Caminha lenta e preguiçosamente, como é de seu costume nas manhãs de segundas-feiras, cumprimenta um ou outro e passa em revista o seu final de semana: sábado, o churrasco na casa de um dos amigos mais próximos, aonde comemoraram um aniversário (como tinha comido! E bebido! Nem se lembrava de como havia chegado em casa!); domingo, não deu praia. Acabou no clube, aonde encontrou os mesmos bons amigos, que lá estavam de ressaca tomando aquele chopinho medicinal. Juntou-se à cura. O papo foi bom. Falou-se de tudo, mas bom mesmo foi quando falaram de todos (preferencialmente dos que não estavam ali).

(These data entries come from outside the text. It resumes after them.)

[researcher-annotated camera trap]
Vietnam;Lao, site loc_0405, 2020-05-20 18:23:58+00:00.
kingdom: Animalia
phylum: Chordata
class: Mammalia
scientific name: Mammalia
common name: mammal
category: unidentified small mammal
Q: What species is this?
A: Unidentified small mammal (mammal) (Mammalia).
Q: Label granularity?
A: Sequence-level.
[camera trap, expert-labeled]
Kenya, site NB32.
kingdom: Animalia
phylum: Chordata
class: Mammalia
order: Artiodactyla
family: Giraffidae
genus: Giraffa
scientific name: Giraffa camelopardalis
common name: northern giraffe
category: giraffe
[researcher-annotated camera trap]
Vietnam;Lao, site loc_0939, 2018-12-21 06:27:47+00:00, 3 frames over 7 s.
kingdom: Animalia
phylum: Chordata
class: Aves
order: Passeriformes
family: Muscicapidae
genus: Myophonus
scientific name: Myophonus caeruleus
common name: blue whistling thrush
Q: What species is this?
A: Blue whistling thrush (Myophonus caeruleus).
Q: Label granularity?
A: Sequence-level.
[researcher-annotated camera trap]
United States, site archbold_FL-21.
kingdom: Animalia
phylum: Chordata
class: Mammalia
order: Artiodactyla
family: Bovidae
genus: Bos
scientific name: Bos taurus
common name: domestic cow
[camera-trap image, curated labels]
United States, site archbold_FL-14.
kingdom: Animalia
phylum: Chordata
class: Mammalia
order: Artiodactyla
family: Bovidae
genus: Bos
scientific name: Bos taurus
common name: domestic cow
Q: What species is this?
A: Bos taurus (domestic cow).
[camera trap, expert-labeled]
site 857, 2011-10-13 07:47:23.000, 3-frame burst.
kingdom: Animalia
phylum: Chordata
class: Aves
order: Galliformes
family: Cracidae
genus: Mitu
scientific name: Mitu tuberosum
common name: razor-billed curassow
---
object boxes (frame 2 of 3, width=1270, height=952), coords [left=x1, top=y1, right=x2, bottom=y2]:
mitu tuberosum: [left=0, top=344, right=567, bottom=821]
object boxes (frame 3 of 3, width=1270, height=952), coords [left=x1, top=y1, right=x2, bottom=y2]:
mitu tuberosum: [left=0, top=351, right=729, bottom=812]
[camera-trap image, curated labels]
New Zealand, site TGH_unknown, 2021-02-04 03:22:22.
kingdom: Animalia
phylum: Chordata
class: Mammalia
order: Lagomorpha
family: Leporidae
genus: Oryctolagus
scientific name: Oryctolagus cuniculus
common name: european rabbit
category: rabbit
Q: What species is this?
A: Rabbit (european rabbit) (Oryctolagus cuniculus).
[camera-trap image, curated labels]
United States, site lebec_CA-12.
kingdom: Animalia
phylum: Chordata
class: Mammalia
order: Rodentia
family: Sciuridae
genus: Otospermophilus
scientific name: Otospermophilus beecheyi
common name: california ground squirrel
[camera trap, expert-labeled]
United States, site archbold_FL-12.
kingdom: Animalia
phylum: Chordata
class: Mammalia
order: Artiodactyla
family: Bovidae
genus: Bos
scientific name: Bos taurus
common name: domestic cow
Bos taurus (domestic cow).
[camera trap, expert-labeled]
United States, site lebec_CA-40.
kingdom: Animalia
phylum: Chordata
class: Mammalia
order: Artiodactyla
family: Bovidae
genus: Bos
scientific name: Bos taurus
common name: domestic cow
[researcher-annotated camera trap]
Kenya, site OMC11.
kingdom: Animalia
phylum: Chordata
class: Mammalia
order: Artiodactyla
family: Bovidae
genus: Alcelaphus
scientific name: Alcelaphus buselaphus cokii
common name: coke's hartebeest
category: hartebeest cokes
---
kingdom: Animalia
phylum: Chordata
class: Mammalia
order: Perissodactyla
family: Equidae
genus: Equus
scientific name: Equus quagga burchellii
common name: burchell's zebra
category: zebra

Chopinhos e salgadinhos depois, lembrou-se daquela amiga e, travando um gole, pensou em como ela deveria estar, sozinha, sentindo-se abandonada, quem sabe, durante todo aquele final de semana. Sentiu um misto de pena (da amiga, mas estranhamente, de si também) e desconforto com aquela lembrança. Desconforto tão grande que suspendeu imediatamente o chope e pensou em caminhar pelas ruas arborizadas e quase desertas do bairro. Foi!

Já era final de tarde e, na ausência de pessoas nas ruas, percebia apenas os sons de alguns pássaros e dos poucos carros que por ali circulavam sem pressa. Ouviu alguns fogos, talvez em comemoração aos gols do domingo, mas os ecos da lembrança de sua amiga eram mais fortes. Caminhou rua acima até sua casa e, sob a forte impressão que aquela lembrança lhe causava deitou-se em frente da televisão. Programando 90 minutos no “timer” e sem a menor vontade de fazer o que quer que fosse, abandonou-se até a manhã seguinte que, aliás, é hoje.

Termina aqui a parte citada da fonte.